The aim of this article was to assess the usefulness of procalcitonin (PCT) as a marker for predicting dilating (grades III–V) vesicoureteral reflux (VUR) in young children with a first febrile urinary tract infection.

Methods:

Children ≤2 years of age with a first febrile urinary tract infection were prospectively evaluated. Serum samples were tested for PCT at the time of admission to a tertiary hospital. All children underwent renal ultrasonography (US), 99mTc-dimercaptosuccinic acid renal scan, and voiding cystourethrography. The diagnostic characteristics of PCT test for acute pyelonephritis and dilating VUR were calculated.

Results:

Of 272 children analyzed (168 boys and 104 girls; median age, 5 months), 169 (62.1%) had acute pyelonephritis. There was VUR demonstrated in 97 (35.7%), including 70 (25.7%) with dilating VUR. The median PCT value was significantly higher in children with VUR than in those without (P < 0.001). Using a PCT cutoff value of ≥1.0 ng/mL, the sensitivity and negative predictive value for predicting dilating VUR were 94.3% and 95.4%, respectively, for PCT, and 97.1% and 97.8%, respectively, for the combined PCT and US studies, whereas the positive and negative likelihood ratios were 2.03 and 0.107, respectively, for PCT, and 1.72 and 0.067, respectively, for the combined studies.
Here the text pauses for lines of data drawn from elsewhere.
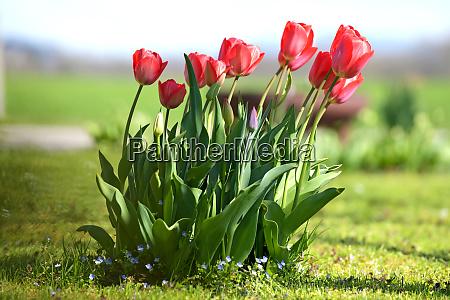 tulpen auf einer wiese tulips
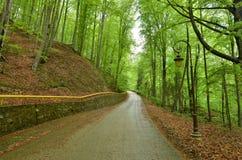 在森林春天季节的柏油路 免版税库存图片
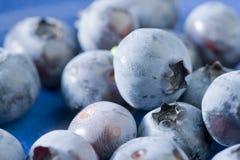 Blaue Beeren in einer blauen Schüssel Stockbild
By multivariate analysis, high PCT values and abnormalities on US were independent predictors of dilating VUR.

Conclusions:

PCT is useful for diagnosing acute pyelonephritis and predicting dilating VUR in young children with a first febrile urinary tract infection. A voiding cystourethrography is indicated only in children with high PCT values (≥1.0 ng/mL) and/or abnormalities found on a US.